The amazing Arts & Letters Daily referred me to an article in the British journal Prospect about a new and improved type of urban development in poor countries. The piece, “For Richer, For Poorer, authored by Stanford economist Paul Romer, is an in-depth look at the possibilities and perils of his pet project, Charter Cities.

Instead of richer countries sending aid down a sinkhole in poorly managed, impoverished cities. Romer contends that a charter be set up between a developed and underdeveloped country allowing the more prosperous nation to begin a new city with brand new rules on uninhabited land. Those who wish to migrate to the new city would be welcome to participate in the building of the urban environment.

I think the economist may be underestimating the will of many governments to keep their people poor and powerless to maintain their own positions, but it certainly can’t hurt to try. Perhaps a couple of successes will entice poor but basically benign societies to participate.

Romer uses the histories of Hong Kong and Mauritius for important lessons in how Charter Cities can succeed. An excerpt from his writing about Hong Kong:

“Hong Kong was a successful example of a special zone that could serve as a model for charter cities. In the 1950s and 1960s, it was the only place in China where Chinese workers could enter partnerships with foreign workers and companies. Many of the Chinese who moved to Hong Kong started in low-skill jobs, making toys or sewing shirts. But over time their wages grew along with the skills that they gained working with educated managers, and using modern technologies and working practices.

Over time they acquired the values and norms that sustain modern cities. As a result, Hong Kong enjoyed rapid economic growth.

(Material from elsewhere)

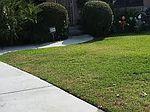 2024 Chesson St, Duarte, CA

Even if it had wanted to, the Chinese government acting alone could not have offered this opportunity. The credibility of rules developed over centuries by the British government was essential in attracting the foreign investment, companies and skilled workers that let these low-skill immigrants lift themselves out of poverty. As in Mauritius, authority rested ultimately with the British governor general, but most of the police and civil servants were Chinese. And the benefits demonstrated in Hong Kong became a model for reform-minded leaders in China itself.”